Work item →
Skip the pictures and retype exactly the lines from the one holding "Calculator Sh HP" through the end of the entries.

[Source data]
# # # #
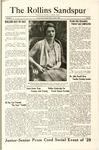 Sandspur, Vol. 30, No. 26, April 5, 1929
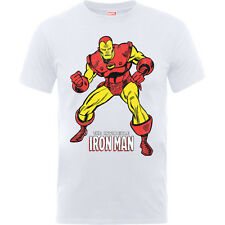 Marvel Comics Iron Man Pose Kids T-shirt Official Licensed Movie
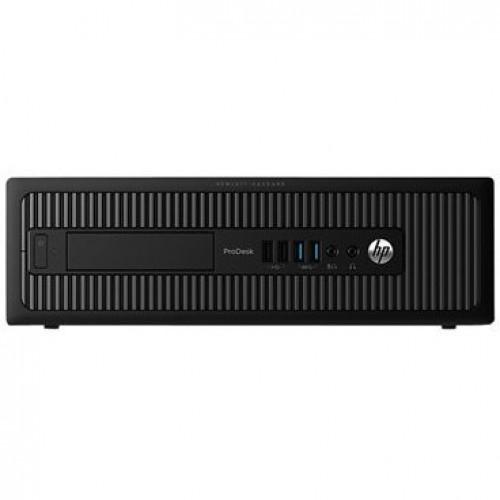 Calculator Sh HP ProDesk 600 G1, Intel Core I3-4130 3.40GHz, 4GB DDR3, HDD 500GB Sata, DVD-RW, Desktop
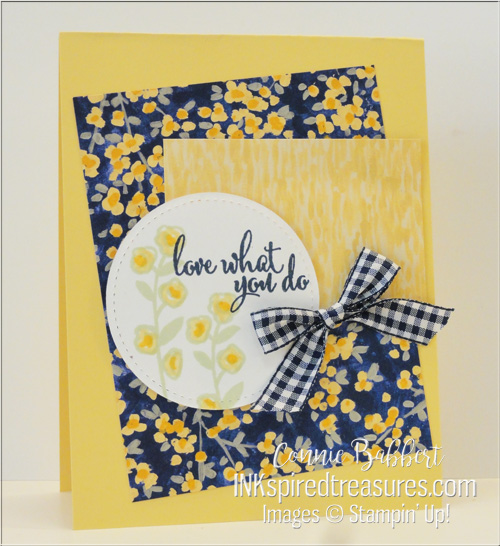 Stampin' Up! Love What You Do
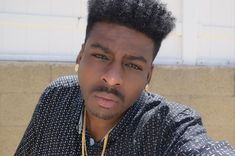 Black Male Models, Black Men, Black Man, Black People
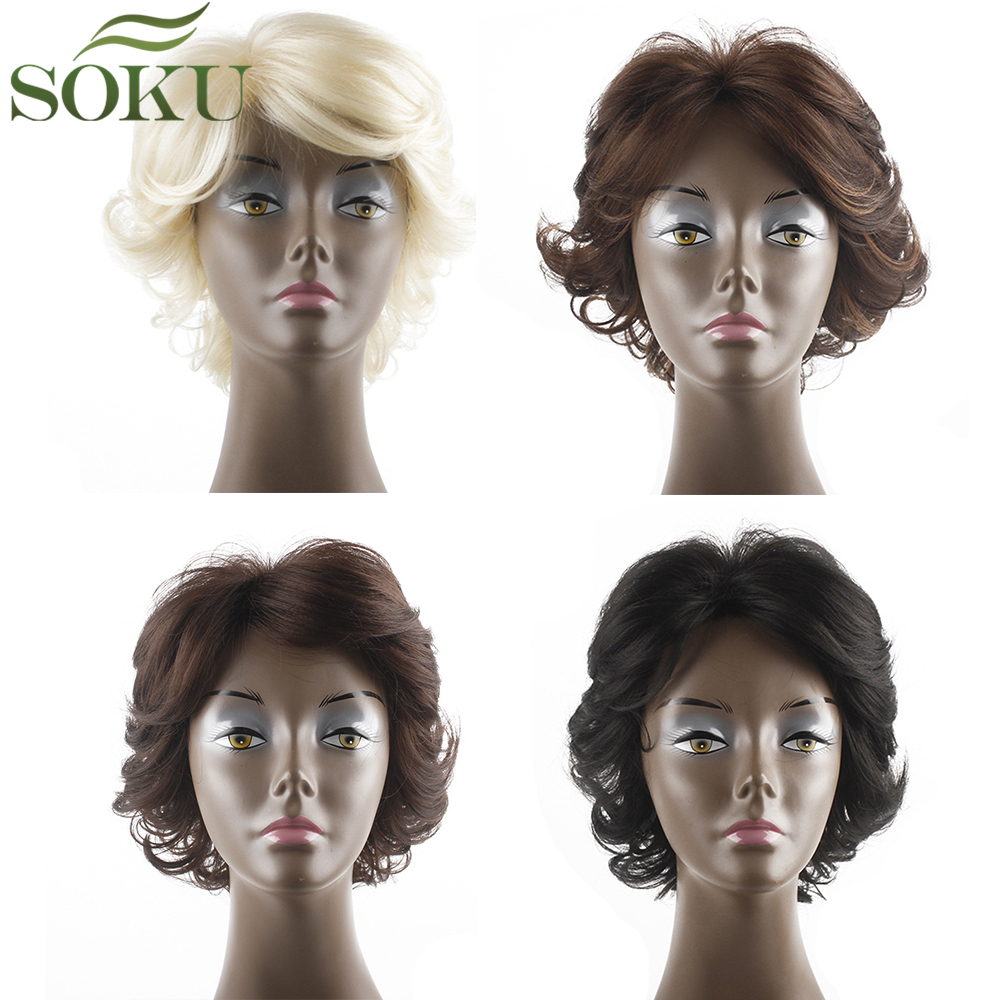SOKU Short Bob Synthetic Wigs With Bangs For Black Women 150% Density Heat Resistant None Lace Africa America Wavy Wigs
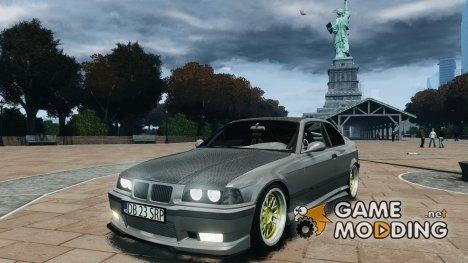 BMW E36 Alpina B8 для GTA 4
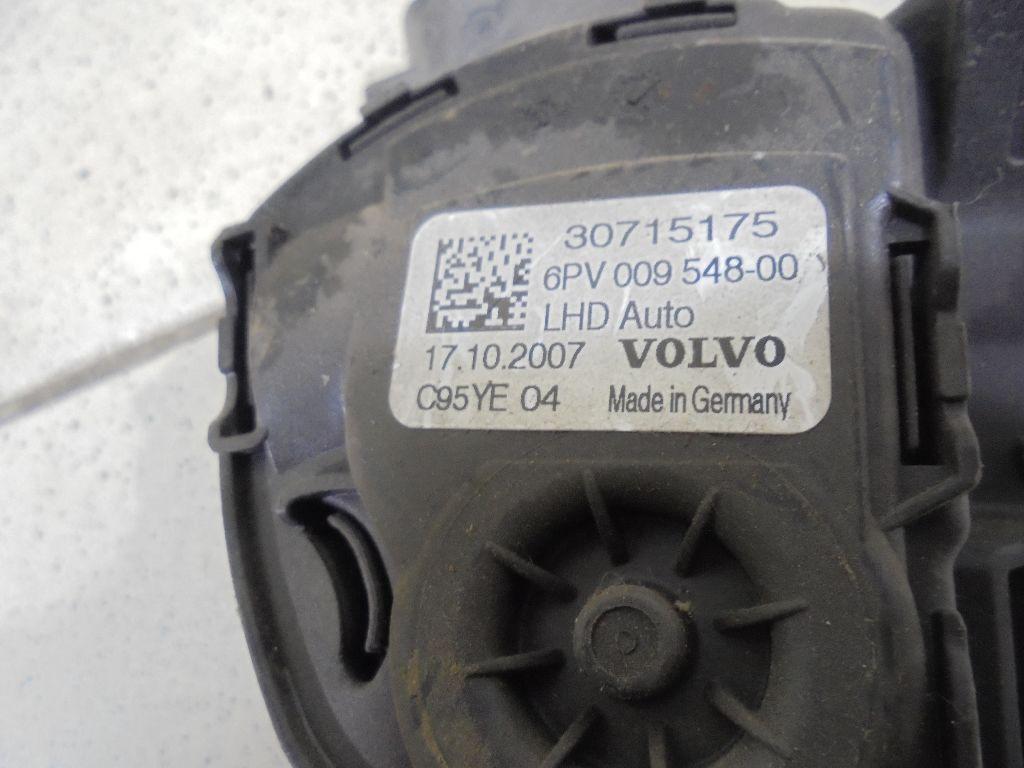 Педаль газа 30715175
# # # #
Exercise response →
 Calculator Sh HP ProDesk 600 G1, Intel Core I3-4130 3.40GHz, 4GB DDR3, HDD 500GB Sata, DVD-RW, Desktop
 Stampin' Up! Love What You Do
 Black Male Models, Black Men, Black Man, Black People
SOKU Short Bob Synthetic Wigs With Bangs For Black Women 150% Density Heat Resistant None Lace Africa America Wavy Wigs
 BMW E36 Alpina B8 для GTA 4
 Педаль газа 30715175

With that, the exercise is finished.